DOCUMENT EXCERPT:
>> begin
Learn how to cook bok choy using a simple stir-fry method to create beautifully browned edges and crisp-tender stalks. This cabbage-like green is a popular vegetable in Asian cuisine that makes for a quick and healthy side.
Bok choy or Chinese white cabbage (brassica rapa spp. chinensis) is a staple ingredient in Asian dishes. The tender dark green leaves and crisp off-white-colored stalks provide a nice fresh crunch. The greens have a spinach-like taste with a very mild bitterness.
You can purchase bok choy in typically two sizes, baby and large mature stalks that’ll need to be chopped into smaller pieces. Although the leaves can be eaten raw and tossed into fresh salads, there are improved taste benefits when cooking the entire vegetable.
Selection and storage
Look for bok choy with bright green leaves with no wilting. The stalks should be very firm and off-white in color (or pale yellow depending on variety) with no brown spots. You can store them inside a loosely closed plastic bag in the refrigerator for up to 3 to 5 days. Wait to wash until you’re ready to cook.
Preparing large bok choy
When working with the larger varieties, wash and thoroughly dry the leaves and stems. Start by cutting away the leafy green sections and stack them on top of each other. Then cut crosswise into thin strips.
Cut the stalks into small pieces, about ½ to 1-inch in size while discarding the root portion about 1-inch from the bottom. They can now be tossed into soups, stews, or a stir-fry at the end of cooking.
Preparing baby bok choy
Baby bok choy can be eaten whole or cut into smaller portions. Start by adding them to a large bowl of cold water and plunge a few times to remove any excess dirt. You can also rinse under running water.
>> end
DATASET RECORDS:
>> begin
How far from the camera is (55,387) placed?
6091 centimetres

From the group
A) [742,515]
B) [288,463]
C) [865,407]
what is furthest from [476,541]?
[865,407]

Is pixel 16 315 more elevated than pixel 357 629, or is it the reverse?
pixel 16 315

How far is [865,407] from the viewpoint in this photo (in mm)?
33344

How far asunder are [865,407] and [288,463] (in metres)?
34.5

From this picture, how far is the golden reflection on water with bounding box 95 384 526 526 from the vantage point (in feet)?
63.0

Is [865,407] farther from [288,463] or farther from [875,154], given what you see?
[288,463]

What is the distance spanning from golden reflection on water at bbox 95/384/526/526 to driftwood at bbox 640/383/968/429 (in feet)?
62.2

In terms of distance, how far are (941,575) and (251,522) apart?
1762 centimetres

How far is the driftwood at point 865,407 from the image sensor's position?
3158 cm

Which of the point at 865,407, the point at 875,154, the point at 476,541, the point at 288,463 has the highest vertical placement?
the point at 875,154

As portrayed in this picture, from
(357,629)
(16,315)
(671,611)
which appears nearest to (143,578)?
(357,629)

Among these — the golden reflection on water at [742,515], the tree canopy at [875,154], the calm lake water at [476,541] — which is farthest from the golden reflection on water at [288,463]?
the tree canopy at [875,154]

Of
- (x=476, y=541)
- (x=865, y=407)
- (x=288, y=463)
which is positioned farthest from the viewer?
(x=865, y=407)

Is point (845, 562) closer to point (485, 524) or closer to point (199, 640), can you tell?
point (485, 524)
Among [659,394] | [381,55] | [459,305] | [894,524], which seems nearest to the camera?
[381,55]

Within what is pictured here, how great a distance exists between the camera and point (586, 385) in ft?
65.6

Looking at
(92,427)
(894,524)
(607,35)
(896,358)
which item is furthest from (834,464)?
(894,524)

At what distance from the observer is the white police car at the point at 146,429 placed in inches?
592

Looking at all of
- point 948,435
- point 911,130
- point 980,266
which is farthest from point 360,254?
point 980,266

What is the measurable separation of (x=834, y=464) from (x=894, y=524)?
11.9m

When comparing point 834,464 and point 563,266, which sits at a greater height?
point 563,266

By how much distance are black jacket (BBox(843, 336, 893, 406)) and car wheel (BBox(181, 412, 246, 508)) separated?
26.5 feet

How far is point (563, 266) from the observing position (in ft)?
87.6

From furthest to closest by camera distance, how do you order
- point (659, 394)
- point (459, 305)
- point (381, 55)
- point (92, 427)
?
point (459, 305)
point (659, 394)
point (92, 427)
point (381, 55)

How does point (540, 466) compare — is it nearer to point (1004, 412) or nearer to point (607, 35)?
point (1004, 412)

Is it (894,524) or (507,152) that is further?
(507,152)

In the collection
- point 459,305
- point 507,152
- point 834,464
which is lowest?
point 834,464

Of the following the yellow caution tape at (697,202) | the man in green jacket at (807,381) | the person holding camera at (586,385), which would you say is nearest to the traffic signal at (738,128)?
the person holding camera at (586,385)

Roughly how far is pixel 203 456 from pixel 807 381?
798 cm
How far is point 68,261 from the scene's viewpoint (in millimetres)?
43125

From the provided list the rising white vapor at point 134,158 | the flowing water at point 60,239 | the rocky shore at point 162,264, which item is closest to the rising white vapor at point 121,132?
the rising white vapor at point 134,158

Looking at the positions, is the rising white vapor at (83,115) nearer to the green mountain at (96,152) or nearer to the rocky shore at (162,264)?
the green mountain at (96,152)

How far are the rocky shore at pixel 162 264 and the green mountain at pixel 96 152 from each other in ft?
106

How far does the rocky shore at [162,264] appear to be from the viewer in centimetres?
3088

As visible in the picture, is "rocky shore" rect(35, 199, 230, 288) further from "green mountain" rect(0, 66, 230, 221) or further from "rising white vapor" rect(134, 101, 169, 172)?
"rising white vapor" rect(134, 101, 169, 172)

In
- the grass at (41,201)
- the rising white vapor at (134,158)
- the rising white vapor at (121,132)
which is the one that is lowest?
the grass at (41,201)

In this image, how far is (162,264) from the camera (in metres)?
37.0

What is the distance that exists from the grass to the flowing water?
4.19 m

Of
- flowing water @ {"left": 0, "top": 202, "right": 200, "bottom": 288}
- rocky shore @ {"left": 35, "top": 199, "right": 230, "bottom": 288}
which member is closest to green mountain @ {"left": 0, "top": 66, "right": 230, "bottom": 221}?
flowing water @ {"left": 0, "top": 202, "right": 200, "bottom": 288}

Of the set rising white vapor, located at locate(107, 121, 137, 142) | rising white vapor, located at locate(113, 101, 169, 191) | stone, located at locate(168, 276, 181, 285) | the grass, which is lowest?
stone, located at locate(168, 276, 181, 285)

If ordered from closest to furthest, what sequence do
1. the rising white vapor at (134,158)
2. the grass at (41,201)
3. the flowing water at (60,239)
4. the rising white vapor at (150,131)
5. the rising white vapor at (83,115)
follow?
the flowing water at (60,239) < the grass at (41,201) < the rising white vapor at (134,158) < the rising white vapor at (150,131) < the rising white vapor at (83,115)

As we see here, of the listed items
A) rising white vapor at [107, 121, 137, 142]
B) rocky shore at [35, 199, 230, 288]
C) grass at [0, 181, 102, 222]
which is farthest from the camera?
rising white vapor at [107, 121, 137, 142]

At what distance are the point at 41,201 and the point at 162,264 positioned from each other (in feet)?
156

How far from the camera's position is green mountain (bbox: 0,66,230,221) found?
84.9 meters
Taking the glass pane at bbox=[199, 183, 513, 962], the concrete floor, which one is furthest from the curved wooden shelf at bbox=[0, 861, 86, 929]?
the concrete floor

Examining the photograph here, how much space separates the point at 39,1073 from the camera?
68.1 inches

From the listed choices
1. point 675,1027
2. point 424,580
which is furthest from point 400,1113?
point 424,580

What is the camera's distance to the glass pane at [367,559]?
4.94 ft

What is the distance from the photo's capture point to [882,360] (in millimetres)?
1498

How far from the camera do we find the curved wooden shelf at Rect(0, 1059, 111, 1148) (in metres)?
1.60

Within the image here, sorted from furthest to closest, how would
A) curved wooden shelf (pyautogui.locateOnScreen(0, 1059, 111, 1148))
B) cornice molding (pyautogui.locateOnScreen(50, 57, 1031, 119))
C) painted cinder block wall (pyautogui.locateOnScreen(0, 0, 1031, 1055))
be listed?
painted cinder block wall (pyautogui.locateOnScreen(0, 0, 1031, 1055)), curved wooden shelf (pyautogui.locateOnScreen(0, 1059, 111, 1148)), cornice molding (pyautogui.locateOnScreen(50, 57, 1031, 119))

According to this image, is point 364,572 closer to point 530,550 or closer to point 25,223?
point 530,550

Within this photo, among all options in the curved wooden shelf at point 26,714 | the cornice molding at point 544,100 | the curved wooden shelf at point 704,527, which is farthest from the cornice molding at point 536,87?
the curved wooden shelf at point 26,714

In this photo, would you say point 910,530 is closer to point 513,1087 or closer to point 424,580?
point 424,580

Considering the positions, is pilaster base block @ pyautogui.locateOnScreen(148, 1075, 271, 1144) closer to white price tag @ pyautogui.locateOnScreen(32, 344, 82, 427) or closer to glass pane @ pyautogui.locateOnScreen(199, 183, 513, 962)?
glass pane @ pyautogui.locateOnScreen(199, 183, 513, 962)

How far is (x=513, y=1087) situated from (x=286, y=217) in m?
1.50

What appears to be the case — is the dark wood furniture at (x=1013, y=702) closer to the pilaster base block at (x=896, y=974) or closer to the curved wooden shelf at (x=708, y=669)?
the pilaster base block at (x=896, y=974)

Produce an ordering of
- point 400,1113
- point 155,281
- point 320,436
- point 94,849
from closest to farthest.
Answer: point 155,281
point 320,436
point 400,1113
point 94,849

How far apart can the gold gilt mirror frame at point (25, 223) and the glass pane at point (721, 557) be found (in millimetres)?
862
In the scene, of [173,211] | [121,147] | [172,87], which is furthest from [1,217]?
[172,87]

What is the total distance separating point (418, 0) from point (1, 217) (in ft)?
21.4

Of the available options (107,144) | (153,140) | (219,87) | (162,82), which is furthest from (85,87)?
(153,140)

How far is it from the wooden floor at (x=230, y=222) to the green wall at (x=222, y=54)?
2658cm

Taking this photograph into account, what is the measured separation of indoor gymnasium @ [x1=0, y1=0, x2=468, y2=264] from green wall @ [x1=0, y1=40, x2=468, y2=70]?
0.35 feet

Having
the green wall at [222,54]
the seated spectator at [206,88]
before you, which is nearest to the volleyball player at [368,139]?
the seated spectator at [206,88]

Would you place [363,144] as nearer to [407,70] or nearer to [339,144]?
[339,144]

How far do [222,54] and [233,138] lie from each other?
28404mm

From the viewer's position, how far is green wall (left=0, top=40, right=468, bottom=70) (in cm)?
>> end
TASK DESCRIPTION: Write out the part of the bok choy article that begins at the words "Preparing large bok" and stops after "end of cooking.". The listing comes from a source unrelated to the bok choy article.

CORRECT RESULT:
Preparing large bok choy
When working with the larger varieties, wash and thoroughly dry the leaves and stems. Start by cutting away the leafy green sections and stack them on top of each other. Then cut crosswise into thin strips.
Cut the stalks into small pieces, about ½ to 1-inch in size while discarding the root portion about 1-inch from the bottom. They can now be tossed into soups, stews, or a stir-fry at the end of cooking.